**Selection**.

The business department’s permanent secretary Martin Donnelly tells Suzannah Brecknell how his department is working to bring businesses and government together, creating strategies designed to kick start Britain's economic growth
Visitors to the business department’s headquarters are currently being welcomed by some pot plants, a selection of cleaning products, and a saucepan wrapped in what appears to be plasticine. It’s not some sort of protest by the country’s facilities management firms, but an exhibition about the work of the Design Council – one in a programme of displays in the department’s foyer designed to showcase the best of British design and business. Around the reception, bright wall stickers outline the department’s recent achievements, such as reducing regulation or funding apprenticeships, and the building is also adorned – inside and out – with posters from the “Britain is Great” advertising campaign.
Is this all a bit frivolous and self-congratulatory for a department which has seen head count fall by 20 per cent in the last two years; and at a time when business confidence is at its lowest ebb since 1992, according to accountancy firm BDO? Martin Donnelly, the department’s perennially positive permanent secretary, says it isn’t mere frippery. Spending money on all this decoration was, says Donnelly, a “hard-nosed decision about how we add value. That space at 1 Victoria Street is a shop window to people from all around the world”, and the exhibitions not only showcase what Britain does well, but what his staff are achieving. “A very important function of this department is to communicate what [government does] for and with business,” he says, “and our entrance hall is where that starts.”
Getting behind business
Inspiring business confidence, even as the economy stubbornly refuses to grow, is a key challenge across government. Donnelly argues that his department’s work is crucial here: it may not be able to change global conditions, nor does he claim to have the short-term answer to growth (that lies in the Treasury’s “fiscal framework, which provides confidence and macro-economic stability”), but he is “convinced we have a key medium-term role in making sure that businesses have confidence that the government is behind them.”
The chief way in which his department is doing this, at present, is by leading work on an industrial strategy: announced last September by business secretary Vince Cable, it comprises several sector-specific strategies focusing on key areas where government and business can work most effectively together. One strategy, covering life sciences, has already been published, and ten more will be published by the summer. The strategies range from agri-business to business services via offshore wind and construction, and Donnelly says there’s no “one size fits all” template; though some themes, such as skills or financing challenges, are emerging in all of them. Their importance, he says, lies in the very act of government and business discussing these challenges and considering how to meet them: developing a “dual approach over a significant – five, six, seven-year – timescale both encourages confidence that we are all facing in the same direction, and gives us time to develop and implement a real strategy [for growth].”

**Records shown**.
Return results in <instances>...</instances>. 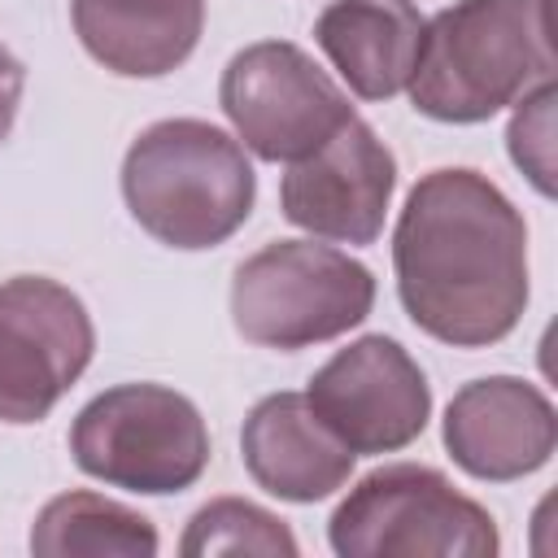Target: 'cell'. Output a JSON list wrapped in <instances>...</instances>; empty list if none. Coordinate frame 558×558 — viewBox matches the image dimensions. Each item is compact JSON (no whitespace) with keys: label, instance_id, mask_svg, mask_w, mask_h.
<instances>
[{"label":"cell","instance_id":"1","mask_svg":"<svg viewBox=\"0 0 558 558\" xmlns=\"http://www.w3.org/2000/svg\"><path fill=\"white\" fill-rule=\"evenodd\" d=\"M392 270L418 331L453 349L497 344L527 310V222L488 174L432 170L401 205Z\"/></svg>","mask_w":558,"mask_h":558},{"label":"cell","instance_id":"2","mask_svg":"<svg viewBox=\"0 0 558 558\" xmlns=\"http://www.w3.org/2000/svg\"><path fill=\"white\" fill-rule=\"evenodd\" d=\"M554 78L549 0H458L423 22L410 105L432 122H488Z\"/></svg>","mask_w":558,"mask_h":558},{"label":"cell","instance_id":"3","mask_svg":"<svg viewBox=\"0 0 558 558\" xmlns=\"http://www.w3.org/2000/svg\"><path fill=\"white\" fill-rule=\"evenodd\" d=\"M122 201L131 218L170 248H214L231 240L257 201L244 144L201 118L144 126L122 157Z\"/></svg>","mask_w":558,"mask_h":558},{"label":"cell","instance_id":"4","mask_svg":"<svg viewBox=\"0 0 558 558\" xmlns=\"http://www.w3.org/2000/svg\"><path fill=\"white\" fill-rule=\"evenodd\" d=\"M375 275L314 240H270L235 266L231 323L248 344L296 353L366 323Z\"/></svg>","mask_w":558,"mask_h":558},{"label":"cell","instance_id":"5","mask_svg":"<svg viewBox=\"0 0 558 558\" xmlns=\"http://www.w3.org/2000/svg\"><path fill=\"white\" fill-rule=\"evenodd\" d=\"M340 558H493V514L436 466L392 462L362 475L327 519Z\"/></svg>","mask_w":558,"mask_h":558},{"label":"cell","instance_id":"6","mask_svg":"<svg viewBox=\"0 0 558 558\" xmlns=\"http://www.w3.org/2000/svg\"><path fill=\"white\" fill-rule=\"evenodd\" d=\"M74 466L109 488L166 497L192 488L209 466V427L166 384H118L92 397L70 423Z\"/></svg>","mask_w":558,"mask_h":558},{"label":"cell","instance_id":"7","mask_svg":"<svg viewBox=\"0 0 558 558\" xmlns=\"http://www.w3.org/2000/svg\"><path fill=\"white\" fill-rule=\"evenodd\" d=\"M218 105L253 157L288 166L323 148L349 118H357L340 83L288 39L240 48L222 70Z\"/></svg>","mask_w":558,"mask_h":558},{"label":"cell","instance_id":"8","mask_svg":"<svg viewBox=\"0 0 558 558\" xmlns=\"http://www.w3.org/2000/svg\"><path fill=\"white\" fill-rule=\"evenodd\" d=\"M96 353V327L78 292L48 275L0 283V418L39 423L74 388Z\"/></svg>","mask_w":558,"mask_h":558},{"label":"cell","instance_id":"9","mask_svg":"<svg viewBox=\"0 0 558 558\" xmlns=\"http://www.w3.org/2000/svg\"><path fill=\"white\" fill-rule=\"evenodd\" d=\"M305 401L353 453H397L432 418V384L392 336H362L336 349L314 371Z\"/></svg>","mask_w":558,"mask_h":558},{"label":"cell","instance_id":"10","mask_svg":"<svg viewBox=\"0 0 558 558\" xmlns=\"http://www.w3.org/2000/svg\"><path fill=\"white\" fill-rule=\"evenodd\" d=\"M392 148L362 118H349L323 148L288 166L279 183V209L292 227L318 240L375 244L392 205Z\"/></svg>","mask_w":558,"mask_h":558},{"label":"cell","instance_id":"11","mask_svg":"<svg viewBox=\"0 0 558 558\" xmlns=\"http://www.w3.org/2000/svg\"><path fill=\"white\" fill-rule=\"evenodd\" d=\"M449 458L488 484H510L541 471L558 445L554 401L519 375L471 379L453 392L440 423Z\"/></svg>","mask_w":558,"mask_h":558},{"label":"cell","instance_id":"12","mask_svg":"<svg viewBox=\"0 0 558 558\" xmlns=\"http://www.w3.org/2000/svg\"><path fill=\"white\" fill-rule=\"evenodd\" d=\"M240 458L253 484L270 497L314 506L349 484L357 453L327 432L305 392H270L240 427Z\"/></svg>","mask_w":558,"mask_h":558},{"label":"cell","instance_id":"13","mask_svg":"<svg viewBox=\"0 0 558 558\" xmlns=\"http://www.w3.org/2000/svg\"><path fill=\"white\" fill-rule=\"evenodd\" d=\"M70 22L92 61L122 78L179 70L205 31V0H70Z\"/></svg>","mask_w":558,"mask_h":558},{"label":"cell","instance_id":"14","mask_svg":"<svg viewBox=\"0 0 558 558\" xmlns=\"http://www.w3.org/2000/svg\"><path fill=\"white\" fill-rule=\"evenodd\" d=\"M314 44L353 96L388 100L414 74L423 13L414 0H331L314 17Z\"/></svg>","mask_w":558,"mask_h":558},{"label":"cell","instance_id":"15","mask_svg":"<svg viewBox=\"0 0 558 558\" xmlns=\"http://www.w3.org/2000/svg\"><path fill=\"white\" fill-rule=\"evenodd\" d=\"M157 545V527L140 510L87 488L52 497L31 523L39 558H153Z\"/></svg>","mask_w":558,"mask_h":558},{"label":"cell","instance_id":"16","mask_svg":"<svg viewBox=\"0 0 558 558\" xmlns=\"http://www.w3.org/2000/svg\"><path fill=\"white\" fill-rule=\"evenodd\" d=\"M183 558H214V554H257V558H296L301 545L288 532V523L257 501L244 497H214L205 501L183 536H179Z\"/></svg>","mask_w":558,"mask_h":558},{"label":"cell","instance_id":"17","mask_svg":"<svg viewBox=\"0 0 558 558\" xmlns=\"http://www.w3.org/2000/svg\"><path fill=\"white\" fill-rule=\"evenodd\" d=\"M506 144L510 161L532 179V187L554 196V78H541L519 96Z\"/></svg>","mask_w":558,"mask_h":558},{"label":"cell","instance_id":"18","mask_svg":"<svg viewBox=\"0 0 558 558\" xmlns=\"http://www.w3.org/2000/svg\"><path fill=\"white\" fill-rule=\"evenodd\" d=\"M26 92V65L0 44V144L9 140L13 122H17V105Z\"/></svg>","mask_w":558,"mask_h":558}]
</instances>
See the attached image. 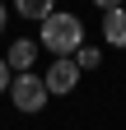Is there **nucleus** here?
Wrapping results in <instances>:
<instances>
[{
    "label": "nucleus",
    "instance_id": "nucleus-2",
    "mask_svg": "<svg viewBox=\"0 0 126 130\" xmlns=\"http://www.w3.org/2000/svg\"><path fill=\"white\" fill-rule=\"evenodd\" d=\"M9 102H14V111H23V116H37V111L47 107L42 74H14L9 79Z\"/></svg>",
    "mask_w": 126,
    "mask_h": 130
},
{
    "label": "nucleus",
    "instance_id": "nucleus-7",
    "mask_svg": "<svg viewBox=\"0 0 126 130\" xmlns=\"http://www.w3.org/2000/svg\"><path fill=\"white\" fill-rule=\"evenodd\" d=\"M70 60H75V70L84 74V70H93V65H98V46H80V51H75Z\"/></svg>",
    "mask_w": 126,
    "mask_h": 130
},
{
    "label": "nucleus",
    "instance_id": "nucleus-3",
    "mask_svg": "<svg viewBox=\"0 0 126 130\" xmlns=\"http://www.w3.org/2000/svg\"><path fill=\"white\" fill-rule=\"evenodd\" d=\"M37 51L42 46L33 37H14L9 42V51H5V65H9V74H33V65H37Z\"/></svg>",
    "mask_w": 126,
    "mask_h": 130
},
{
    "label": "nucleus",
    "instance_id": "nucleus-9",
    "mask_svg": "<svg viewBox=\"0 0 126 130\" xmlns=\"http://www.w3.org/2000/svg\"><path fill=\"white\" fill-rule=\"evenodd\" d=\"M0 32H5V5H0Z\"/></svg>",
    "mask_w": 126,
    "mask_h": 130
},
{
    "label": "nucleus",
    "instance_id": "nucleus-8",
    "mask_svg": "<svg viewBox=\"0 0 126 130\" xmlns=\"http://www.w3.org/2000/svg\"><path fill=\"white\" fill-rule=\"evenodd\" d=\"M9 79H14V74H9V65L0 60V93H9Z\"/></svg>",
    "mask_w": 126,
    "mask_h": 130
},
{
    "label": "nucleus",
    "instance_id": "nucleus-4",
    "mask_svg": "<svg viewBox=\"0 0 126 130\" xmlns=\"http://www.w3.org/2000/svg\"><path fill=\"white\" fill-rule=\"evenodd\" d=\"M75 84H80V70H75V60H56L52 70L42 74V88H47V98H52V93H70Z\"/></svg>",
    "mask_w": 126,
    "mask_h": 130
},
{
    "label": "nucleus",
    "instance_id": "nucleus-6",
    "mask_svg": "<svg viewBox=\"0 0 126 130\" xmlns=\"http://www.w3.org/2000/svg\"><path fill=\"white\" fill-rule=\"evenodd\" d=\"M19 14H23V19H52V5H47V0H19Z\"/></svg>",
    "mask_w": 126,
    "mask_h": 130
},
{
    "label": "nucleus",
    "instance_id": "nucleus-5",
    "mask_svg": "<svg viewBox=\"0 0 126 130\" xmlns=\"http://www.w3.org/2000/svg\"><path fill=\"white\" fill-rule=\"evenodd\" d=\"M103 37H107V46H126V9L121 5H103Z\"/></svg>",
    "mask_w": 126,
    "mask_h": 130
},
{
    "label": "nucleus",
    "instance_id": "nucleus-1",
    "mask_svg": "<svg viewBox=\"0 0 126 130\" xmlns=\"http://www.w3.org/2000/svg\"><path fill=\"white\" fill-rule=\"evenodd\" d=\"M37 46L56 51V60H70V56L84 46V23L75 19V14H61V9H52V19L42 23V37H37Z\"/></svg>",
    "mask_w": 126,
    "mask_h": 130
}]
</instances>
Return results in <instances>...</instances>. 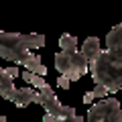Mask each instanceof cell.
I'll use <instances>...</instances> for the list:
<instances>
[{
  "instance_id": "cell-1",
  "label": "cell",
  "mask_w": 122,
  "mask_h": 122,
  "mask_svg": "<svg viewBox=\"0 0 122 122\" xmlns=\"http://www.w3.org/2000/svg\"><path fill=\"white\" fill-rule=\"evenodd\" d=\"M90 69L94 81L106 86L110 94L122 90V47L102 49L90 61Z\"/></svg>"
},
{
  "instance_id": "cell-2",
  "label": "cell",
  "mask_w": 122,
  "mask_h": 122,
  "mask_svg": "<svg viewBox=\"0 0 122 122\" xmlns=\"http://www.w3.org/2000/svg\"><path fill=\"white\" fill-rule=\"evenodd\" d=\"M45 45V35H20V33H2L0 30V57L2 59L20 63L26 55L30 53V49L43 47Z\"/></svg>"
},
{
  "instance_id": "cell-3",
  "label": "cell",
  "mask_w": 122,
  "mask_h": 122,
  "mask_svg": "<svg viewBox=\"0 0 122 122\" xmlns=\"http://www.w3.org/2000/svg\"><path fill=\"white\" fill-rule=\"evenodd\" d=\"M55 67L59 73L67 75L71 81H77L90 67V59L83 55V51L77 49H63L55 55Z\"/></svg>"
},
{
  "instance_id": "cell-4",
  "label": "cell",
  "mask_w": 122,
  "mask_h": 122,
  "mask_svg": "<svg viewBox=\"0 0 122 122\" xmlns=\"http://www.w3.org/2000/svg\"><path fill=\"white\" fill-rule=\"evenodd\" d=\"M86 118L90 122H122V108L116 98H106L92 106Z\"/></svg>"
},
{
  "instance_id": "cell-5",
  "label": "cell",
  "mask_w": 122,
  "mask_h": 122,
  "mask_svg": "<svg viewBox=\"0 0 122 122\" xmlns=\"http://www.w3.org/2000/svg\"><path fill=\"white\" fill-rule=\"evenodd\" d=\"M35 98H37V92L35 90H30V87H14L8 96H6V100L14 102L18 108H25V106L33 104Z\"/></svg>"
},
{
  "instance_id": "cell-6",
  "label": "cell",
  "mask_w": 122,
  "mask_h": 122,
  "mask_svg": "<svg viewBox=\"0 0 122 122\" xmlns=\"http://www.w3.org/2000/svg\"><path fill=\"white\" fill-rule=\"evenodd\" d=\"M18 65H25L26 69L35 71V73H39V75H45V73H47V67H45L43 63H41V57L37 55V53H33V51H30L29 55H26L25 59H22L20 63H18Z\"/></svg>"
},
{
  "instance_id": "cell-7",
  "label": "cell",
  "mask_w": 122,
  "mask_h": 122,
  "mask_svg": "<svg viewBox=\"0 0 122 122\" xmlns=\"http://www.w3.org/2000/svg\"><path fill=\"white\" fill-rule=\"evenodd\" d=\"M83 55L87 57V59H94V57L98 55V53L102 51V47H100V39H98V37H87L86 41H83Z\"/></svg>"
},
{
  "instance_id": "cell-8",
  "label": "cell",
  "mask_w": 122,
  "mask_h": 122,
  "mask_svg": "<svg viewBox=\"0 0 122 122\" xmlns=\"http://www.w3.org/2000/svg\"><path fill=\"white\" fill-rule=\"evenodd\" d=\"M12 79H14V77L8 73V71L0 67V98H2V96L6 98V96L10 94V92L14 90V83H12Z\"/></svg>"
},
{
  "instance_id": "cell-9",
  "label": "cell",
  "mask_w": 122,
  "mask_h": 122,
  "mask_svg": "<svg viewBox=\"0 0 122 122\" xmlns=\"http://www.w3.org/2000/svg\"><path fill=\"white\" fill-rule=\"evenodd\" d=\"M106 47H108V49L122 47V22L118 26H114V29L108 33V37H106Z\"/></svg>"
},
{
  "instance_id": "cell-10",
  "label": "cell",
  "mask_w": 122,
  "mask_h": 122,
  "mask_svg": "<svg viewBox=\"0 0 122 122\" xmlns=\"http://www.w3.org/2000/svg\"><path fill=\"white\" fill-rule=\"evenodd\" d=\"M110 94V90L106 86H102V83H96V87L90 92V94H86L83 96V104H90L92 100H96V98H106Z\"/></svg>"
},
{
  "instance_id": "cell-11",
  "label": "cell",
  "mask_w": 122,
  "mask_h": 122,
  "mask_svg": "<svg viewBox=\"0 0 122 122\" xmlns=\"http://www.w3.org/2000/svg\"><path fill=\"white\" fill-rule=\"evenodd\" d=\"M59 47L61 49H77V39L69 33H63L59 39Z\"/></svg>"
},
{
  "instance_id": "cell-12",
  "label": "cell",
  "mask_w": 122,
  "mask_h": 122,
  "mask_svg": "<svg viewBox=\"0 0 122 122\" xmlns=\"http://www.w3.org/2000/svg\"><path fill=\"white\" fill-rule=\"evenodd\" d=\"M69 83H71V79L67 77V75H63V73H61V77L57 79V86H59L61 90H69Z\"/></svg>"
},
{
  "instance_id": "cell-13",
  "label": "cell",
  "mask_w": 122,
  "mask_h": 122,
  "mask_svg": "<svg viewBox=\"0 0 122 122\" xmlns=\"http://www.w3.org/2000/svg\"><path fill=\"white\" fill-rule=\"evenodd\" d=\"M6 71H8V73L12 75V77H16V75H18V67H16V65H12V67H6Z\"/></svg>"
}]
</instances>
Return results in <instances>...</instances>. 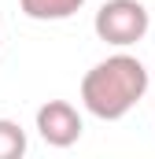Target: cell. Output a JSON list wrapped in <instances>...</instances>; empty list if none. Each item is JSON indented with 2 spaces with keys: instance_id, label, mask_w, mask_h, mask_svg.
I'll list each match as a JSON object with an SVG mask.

**Written tasks**.
1. According to the article about the business department, by how much has the department's head count fallen in the last two years?
2. Decide whether each statement agrees with the article about the business department, answering yes or no and quoting the words of the article that settle it. (a) The sector strategy for life sciences has already been published. (b) Donnelly claims his department has the short-term answer to growth. (c) Martin Donnelly announced the industrial strategy.

**Complete answers**.
1. It has fallen by 20 per cent.

2.
(a) Yes: "One strategy, covering life sciences, has already been published"
(b) No: "nor does he claim to have the short-term answer to growth"
(c) No: "announced last September by business secretary Vince Cable"